---- Document section

How to Care for Garnet Jewelry
Proper care will ensure that your garnet jewelry remains stunning for years to come. Here are some guidelines on how to care for and clean garnet jewelry:
- Avoid Physical Impact: Garnets rank 6.5-7.5 on the Mohs hardness scale, which means they’re relatively hard but not as hard as stones like diamonds. It’s best to avoid knocking or dropping them to prevent chipping or scratching.
- Keep Away from Harsh Chemicals: Always remove your garnet jewelry before using harsh chemicals, cleaning agents, or when swimming in chlorinated pools. Chemicals can erode and discolor the stone and its setting.
- Daily Care: After wearing, gently wipe your garnet jewelry with a soft, lint-free cloth to remove body oils, sweat, and any residual chemicals. This will keep it shining for longer.
- Cleaning: Clean garnet jewelry using warm soapy water and a soft brush, such as a toothbrush with soft bristles. Avoid ultrasonic and steam cleaners, as these might cause damage. a. Fill a bowl with lukewarm water and add a few drops of mild dish soap. b. Place your jewelry in the bowl and let it soak for about 10-15 minutes. c. Gently scrub the stone and setting with the brush.d. Rinse with clean water and dry with a soft cloth.
- Storage: Store garnet jewelry separately from other pieces to avoid scratching. Soft pouches, jewelry boxes with compartments, or cloth-lined jewelry boxes are ideal.
- Avoid Sudden Temperature Changes: Garnets are sensitive to sudden temperature changes which can cause the stone to crack. Don’t wear your garnet jewelry if you’ll be transitioning between extreme cold and hot temperatures frequently.
- Setting Check: If your garnet is set in a ring, pendant, or any other type of jewelry setting, regularly check to ensure the prongs or bezels are secure. This helps prevent the gem from coming loose and getting lost.
- Resizing and Repairs: When getting a garnet ring resized or repaired, ensure the jeweler knows the stone is garnet. This is because the heat from the jeweler’s torch can damage the stone.

--------
---- Information given

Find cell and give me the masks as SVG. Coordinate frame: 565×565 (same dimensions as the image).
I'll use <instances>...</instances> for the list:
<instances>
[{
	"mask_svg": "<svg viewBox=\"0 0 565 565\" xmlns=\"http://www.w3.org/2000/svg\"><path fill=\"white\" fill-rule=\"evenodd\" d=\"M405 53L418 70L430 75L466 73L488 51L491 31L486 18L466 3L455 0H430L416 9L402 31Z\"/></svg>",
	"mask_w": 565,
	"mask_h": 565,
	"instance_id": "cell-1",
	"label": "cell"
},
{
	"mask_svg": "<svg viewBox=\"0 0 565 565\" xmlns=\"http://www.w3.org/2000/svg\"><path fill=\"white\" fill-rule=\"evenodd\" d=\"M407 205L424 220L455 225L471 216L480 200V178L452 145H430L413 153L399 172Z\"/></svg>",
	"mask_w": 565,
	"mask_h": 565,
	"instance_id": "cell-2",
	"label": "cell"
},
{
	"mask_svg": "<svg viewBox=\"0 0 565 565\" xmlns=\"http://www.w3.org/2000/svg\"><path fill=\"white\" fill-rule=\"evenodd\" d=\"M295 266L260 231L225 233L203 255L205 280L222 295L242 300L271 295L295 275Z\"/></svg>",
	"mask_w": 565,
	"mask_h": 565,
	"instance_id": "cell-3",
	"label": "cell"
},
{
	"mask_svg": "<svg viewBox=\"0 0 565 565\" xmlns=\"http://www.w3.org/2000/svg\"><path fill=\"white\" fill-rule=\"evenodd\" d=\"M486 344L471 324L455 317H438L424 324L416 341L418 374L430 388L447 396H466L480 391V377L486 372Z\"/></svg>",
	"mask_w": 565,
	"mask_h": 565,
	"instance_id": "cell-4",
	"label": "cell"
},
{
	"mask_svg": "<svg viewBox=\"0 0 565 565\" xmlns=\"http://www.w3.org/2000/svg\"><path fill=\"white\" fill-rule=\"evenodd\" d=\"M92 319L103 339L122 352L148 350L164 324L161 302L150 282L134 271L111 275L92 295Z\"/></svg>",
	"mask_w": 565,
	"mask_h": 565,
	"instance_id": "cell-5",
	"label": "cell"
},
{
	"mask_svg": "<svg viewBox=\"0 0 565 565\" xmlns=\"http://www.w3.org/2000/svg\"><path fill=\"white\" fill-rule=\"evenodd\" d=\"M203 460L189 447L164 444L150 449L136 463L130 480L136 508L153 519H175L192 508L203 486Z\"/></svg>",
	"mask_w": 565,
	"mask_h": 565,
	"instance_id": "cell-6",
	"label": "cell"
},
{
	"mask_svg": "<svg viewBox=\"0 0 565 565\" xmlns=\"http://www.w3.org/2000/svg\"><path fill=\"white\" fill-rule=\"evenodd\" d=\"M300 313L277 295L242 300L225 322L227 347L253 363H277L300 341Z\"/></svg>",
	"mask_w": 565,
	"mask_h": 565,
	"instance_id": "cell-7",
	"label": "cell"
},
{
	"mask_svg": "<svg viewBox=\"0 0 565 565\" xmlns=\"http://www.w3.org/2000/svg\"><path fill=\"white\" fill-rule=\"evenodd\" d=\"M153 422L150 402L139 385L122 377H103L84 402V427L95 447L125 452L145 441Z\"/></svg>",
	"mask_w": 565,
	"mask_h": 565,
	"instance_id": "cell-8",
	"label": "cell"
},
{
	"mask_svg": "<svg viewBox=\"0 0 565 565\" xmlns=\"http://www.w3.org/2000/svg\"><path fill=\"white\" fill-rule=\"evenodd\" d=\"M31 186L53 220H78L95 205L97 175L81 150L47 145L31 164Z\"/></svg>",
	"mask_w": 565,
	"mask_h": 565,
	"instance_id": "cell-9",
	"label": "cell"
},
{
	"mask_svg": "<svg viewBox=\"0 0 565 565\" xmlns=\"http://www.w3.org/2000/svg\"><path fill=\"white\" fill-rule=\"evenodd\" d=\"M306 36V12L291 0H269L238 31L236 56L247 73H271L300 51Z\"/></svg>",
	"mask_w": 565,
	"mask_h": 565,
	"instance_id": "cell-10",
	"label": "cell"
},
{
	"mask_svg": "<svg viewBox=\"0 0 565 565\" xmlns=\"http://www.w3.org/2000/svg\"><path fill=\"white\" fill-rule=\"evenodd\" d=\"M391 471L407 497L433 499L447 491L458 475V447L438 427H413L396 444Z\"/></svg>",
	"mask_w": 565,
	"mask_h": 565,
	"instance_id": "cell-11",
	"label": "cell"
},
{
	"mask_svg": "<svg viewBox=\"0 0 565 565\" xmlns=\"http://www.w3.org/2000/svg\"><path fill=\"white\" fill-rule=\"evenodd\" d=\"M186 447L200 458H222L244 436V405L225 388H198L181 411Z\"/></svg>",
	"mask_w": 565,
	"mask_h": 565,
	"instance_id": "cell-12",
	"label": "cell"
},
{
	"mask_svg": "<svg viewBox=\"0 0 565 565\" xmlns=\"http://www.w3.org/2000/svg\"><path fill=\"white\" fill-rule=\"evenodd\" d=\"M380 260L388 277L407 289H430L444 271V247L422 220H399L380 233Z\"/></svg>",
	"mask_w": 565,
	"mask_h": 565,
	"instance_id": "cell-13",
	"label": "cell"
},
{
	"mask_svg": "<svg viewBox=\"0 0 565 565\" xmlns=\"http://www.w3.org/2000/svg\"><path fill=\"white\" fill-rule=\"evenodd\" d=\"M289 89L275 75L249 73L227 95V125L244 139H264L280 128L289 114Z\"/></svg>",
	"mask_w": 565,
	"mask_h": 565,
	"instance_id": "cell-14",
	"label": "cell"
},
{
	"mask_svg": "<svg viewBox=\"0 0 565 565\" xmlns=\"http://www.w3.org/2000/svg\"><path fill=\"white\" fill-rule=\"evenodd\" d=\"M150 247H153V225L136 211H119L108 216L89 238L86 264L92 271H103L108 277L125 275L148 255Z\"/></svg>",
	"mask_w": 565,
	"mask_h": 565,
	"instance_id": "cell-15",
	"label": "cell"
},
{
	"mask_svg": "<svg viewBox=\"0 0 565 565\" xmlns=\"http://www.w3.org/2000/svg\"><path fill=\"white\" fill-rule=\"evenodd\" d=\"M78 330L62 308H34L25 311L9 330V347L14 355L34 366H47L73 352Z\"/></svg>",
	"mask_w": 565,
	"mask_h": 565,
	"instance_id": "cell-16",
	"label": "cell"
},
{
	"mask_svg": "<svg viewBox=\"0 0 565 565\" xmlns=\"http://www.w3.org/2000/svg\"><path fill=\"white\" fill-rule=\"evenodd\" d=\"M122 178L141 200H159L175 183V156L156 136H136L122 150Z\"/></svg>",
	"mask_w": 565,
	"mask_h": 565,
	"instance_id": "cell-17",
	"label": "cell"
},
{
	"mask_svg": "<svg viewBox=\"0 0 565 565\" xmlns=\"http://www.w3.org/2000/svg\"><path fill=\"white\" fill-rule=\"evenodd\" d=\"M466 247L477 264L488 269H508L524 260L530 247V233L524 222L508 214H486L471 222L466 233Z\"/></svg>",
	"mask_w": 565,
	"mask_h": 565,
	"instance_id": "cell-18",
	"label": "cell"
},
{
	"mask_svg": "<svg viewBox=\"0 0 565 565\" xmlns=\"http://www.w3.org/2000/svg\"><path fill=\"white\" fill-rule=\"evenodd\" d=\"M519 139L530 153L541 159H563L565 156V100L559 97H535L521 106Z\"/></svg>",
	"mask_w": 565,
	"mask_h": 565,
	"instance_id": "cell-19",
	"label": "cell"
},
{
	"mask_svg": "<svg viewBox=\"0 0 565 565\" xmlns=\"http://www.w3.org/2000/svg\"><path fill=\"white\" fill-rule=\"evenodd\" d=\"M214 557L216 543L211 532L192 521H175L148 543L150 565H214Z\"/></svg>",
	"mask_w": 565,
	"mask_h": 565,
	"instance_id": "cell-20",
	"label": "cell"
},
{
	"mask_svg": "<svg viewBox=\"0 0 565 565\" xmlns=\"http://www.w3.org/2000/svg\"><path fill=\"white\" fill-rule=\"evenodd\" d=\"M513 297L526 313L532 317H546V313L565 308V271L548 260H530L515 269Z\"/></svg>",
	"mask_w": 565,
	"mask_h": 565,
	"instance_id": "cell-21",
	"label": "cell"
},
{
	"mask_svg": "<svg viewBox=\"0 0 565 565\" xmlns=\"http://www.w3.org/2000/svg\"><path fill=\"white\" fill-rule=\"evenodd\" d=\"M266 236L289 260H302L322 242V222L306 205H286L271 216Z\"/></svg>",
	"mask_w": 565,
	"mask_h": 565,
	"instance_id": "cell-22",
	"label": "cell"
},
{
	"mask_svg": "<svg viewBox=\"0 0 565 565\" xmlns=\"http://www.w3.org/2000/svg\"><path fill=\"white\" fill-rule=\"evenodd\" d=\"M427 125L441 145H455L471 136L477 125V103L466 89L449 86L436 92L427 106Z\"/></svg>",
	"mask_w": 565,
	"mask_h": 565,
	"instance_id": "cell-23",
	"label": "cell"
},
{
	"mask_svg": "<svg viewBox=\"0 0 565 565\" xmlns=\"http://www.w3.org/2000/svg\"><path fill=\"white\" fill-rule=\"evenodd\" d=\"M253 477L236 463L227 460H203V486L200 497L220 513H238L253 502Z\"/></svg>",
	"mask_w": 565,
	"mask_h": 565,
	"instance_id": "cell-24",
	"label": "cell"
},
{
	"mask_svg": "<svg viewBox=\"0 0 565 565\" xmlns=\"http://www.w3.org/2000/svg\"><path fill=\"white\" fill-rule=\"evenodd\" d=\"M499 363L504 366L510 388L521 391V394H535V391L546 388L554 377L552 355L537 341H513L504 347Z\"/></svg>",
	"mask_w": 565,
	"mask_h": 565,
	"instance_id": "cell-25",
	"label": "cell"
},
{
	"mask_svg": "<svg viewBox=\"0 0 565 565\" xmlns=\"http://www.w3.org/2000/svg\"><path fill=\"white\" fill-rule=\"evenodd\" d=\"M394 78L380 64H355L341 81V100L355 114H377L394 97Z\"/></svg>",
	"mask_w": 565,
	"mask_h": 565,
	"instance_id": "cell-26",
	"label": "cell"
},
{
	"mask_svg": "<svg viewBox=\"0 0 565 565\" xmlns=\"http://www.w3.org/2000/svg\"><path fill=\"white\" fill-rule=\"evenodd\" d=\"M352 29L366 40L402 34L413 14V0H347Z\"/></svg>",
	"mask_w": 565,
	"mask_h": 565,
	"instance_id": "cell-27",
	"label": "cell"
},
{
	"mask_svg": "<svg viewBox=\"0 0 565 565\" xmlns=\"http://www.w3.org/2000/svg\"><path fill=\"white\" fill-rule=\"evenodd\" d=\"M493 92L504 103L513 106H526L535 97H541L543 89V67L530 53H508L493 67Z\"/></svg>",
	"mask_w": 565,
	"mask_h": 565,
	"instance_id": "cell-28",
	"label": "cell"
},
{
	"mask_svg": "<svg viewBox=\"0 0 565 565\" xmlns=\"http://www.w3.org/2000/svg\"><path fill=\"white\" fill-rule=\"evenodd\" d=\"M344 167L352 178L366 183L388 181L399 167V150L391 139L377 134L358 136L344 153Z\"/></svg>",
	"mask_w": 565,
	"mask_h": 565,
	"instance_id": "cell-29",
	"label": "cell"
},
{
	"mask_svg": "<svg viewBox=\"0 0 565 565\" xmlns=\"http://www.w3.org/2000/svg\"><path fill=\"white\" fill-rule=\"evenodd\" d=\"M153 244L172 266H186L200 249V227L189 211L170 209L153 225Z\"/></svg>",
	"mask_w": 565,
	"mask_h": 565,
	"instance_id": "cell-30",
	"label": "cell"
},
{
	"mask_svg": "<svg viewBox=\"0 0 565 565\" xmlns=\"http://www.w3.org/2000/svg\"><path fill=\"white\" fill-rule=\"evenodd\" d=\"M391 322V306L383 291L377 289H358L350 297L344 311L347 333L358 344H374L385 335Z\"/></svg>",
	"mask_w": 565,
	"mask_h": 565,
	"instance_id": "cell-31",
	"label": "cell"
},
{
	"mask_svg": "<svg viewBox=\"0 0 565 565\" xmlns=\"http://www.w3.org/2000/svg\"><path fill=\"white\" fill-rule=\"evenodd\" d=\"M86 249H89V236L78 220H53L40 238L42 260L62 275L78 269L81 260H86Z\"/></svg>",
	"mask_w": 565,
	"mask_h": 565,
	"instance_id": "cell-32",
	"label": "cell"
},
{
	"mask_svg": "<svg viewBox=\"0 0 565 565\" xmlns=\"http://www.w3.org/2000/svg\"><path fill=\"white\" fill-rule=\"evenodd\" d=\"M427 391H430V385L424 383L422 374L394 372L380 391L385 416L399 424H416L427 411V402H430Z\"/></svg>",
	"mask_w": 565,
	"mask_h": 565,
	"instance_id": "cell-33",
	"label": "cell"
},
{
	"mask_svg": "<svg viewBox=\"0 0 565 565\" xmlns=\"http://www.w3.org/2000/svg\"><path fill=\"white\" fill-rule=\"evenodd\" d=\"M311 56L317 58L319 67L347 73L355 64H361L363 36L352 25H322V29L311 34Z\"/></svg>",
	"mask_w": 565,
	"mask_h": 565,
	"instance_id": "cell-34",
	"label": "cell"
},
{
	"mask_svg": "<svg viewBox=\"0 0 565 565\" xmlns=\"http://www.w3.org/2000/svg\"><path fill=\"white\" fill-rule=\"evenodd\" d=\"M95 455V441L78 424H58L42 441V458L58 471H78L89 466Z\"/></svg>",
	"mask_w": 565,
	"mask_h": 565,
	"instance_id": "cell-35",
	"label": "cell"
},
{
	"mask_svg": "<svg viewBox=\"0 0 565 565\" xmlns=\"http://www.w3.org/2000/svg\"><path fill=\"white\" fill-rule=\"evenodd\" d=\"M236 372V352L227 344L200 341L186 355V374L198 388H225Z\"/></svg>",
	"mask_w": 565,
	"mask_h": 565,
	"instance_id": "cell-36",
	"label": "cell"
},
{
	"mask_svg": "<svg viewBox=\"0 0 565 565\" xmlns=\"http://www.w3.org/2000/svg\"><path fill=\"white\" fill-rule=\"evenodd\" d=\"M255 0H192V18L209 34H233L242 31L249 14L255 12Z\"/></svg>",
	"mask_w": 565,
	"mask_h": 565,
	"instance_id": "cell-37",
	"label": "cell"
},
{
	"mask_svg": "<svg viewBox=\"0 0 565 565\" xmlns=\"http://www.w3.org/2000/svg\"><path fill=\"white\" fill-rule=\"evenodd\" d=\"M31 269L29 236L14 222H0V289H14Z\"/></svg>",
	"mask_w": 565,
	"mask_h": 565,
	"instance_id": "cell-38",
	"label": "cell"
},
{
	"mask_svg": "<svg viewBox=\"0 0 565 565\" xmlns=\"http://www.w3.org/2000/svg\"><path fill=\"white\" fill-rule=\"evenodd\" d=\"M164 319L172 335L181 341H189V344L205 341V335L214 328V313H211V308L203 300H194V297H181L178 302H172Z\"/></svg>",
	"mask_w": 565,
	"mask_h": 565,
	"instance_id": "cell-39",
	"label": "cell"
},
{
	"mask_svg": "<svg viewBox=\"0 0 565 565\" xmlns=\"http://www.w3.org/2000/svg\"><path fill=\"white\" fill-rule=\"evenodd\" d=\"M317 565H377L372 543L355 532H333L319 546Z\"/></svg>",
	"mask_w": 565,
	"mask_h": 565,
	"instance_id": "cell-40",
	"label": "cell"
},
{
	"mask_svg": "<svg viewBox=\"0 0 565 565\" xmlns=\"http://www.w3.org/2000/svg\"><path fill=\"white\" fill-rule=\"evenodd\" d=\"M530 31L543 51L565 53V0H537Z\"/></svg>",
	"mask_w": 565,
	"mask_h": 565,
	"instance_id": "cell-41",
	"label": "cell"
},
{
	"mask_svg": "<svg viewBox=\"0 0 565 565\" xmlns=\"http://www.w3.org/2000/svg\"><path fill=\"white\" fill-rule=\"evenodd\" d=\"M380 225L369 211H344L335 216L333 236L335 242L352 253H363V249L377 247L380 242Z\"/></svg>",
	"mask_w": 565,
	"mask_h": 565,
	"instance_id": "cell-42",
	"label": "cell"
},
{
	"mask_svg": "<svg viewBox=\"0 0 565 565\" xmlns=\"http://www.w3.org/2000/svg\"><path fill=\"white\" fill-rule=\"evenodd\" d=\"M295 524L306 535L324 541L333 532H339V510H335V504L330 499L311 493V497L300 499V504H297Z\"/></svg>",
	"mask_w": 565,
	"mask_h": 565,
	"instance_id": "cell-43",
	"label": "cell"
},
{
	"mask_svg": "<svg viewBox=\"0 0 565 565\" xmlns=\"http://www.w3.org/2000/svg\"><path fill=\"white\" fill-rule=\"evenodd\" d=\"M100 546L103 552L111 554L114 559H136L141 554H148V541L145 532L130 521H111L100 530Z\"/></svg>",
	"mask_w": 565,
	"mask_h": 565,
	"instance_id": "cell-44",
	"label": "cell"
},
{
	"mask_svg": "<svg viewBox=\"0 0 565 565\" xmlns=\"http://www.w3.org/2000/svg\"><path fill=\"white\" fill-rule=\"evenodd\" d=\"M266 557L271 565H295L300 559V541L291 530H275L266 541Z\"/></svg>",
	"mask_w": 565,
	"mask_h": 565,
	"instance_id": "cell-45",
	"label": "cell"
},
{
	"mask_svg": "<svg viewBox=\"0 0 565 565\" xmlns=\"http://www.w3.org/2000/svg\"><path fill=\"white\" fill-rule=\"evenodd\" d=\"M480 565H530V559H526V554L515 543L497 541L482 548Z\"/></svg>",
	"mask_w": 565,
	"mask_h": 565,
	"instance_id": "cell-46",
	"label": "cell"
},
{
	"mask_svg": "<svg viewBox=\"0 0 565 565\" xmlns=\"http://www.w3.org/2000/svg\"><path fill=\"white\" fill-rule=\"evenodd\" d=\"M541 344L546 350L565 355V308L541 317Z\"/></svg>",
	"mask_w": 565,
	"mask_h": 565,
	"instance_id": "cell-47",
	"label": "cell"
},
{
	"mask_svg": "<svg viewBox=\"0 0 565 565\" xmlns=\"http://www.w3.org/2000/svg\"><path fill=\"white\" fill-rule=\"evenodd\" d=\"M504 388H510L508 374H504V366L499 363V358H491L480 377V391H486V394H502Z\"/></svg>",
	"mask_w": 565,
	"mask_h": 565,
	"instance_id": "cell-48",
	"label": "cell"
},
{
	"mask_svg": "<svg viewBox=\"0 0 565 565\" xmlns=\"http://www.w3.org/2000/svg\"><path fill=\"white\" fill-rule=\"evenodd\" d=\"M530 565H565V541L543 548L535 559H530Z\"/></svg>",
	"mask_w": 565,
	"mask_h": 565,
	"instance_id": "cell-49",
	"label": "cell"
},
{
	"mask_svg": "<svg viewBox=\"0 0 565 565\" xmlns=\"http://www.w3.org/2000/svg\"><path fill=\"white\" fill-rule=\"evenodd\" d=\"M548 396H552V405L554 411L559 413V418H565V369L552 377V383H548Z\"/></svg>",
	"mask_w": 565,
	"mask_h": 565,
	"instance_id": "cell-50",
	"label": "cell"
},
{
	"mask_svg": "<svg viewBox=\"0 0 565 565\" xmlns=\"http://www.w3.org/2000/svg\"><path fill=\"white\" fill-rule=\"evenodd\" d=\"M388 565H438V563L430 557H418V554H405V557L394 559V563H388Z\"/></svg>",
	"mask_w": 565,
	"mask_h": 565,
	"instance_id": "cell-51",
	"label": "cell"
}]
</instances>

--------

Required action: In the garnet jewelry care guide, how long should the jewelry soak in the soapy water? The material after the text is separate from it.

Response area: About 10-15 minutes.